Please restate, word for word, the lines below that begin at the one with "Frosty trail in" and end at the one with "museu ciencias naturais madrid peluches". Leave out all other lines.
BEGIN Records for this exercise
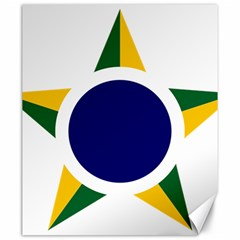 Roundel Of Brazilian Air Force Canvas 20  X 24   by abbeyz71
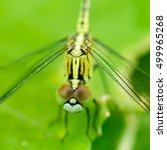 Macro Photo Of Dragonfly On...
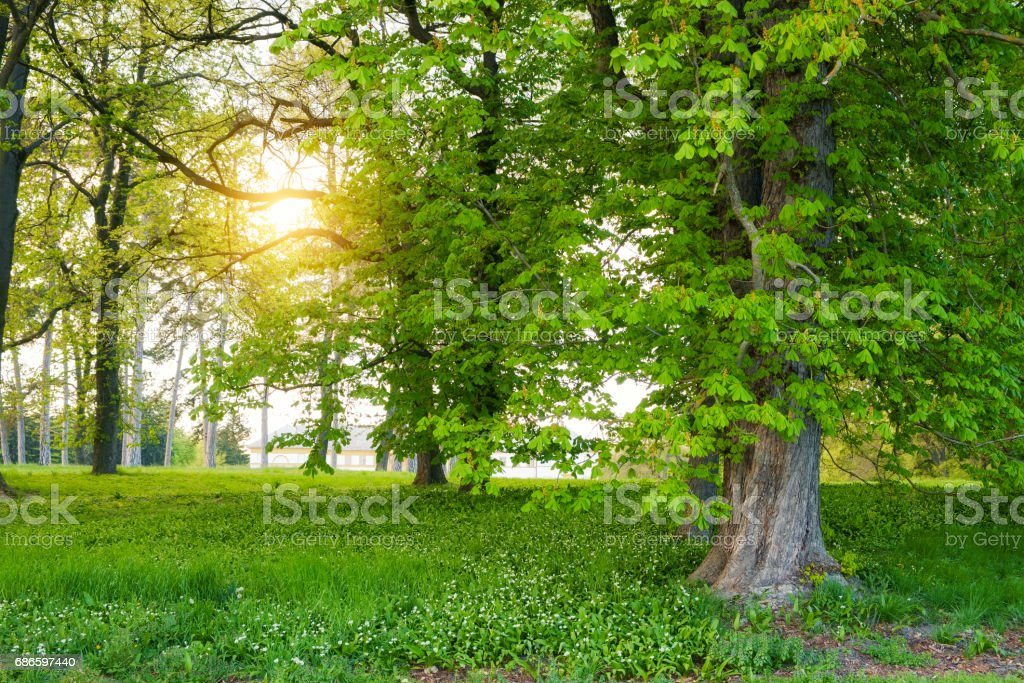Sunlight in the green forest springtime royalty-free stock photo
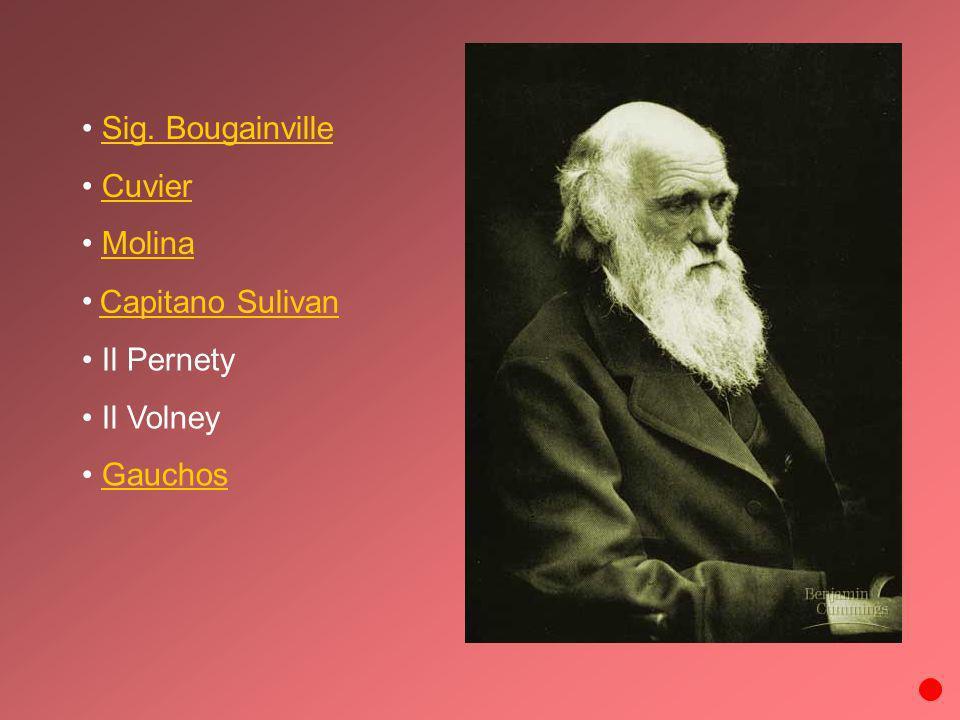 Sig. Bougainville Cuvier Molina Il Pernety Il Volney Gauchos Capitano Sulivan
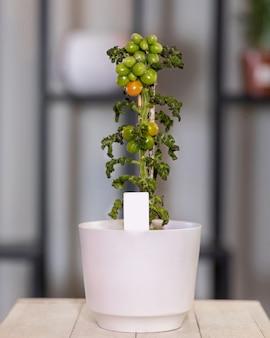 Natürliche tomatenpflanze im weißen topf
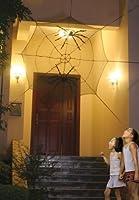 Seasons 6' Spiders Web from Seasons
END Records for this exercise
BEGIN Records for this exercise
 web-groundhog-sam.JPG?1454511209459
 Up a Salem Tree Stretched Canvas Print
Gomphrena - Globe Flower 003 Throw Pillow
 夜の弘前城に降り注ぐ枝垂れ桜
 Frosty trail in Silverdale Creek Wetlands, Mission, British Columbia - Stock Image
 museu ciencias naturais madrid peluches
END Records for this exercise
- [Answer to this problem]
 Frosty trail in Silverdale Creek Wetlands, Mission, British Columbia - Stock Image
 museu ciencias naturais madrid peluches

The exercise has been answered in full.